Yes indeed, forty years have passed since the American people surrendered to the eloquent siren song of "the great communicator." Joe Biden is as plain as Harry Truman or Jerry Ford and must rely on whatever tricks of the trade he's garnered from 46 years in the United States Senate. Additionally, I'm convinced that he'll benefit for a considerable period of time from the change in both style and temperament from that of his predecessor. Republicans are obviously in no mood to grant "Sleepy Joe" the slightest benefit of any possible doubt.
On the other hand, Mr. Biden will be under pressure from progressive or, if you prefer, liberal Democrats to help them fulfill some of their dreams concerning significant climate change, increasing the minimum wage to $15 per hour, and stabilizing the security of first generation immigrants. .
Whatever is at the root of President Biden's early success is surprising a lot of people. Writing in the New York Times, Jamelle Bouie suggests that Joe Biden knew he was on to something long before we did. Bouie suggests that what Joe Biden knew better than most political pundits was that a solid majority of Americans were far more interested in getting assistance with their own physical well-being, their financial woes, and our national security than with any president's political theory, ideology, or sense of personal importance.

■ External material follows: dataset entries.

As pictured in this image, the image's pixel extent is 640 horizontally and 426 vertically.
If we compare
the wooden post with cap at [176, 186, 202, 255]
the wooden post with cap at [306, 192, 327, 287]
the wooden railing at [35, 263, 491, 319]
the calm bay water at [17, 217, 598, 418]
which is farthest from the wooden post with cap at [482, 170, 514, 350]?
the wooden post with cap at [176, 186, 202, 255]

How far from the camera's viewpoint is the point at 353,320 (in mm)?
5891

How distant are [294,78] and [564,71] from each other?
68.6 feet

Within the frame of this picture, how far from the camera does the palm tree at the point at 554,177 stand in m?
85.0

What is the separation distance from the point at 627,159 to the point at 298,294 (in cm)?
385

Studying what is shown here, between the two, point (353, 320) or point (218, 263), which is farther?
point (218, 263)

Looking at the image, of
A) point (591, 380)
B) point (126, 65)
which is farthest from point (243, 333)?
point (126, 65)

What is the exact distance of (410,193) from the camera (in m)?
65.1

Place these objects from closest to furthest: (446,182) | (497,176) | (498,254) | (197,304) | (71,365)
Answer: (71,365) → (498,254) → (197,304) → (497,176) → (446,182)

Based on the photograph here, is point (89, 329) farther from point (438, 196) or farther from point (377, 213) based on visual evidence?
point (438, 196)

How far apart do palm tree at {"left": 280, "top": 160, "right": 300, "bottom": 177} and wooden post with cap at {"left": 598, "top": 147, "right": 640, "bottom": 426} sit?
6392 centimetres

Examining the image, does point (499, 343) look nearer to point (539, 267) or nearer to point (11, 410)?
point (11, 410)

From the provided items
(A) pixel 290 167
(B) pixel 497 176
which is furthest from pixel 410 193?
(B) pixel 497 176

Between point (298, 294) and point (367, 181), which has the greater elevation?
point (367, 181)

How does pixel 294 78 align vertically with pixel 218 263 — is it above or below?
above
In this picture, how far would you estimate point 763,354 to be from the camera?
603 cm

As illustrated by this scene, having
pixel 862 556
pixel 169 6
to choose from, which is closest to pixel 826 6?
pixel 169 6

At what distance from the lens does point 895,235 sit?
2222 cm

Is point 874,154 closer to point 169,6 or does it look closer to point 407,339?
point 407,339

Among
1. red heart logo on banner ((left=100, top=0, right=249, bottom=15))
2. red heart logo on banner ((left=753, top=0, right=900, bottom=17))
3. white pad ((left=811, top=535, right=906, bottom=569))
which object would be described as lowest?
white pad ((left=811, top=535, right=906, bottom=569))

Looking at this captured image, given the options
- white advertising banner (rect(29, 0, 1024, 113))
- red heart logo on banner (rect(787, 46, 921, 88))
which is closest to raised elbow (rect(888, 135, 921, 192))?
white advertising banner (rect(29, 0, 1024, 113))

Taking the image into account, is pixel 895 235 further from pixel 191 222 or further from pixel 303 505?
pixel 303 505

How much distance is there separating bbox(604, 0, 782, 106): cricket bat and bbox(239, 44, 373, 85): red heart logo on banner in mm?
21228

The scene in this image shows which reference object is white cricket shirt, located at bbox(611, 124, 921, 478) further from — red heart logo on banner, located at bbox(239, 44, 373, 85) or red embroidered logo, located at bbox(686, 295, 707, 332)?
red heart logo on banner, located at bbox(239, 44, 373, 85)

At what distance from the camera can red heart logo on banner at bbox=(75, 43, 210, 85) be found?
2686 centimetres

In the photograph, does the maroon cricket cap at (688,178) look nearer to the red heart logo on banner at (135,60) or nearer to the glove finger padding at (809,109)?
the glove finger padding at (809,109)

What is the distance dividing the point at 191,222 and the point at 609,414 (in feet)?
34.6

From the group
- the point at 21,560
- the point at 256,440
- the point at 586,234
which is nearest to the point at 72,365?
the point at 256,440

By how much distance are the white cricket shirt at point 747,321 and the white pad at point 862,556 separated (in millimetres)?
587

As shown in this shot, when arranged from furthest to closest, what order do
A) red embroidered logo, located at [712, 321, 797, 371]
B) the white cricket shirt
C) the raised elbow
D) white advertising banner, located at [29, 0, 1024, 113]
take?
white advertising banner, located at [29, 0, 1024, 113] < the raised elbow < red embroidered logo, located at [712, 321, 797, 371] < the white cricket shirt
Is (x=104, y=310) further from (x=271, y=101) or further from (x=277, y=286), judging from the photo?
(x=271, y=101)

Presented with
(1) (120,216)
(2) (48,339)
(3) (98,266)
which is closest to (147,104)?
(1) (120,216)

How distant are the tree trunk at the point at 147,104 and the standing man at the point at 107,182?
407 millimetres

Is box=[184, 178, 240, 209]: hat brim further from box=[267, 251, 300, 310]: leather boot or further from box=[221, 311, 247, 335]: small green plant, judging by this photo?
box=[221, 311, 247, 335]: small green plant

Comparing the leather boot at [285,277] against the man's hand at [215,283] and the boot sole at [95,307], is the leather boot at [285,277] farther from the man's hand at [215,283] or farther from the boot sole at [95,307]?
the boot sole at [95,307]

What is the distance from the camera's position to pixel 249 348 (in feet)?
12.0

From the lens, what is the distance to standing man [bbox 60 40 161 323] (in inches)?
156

Finally, it occurs to me that President Donald J. Trump clearly understood how formidable Joe Biden would be were he to receive the Democratic nomination. True, he picked on Elizabeth Warren by calling her “Pocahontas” and took a few jabs at Bernie Sanders, but he really sicced his legal and political pit bulls on Joe Biden!
So, first Sleepy Joe worried him and then Sleepy Joe took him out back of the schoolhouse and beat him!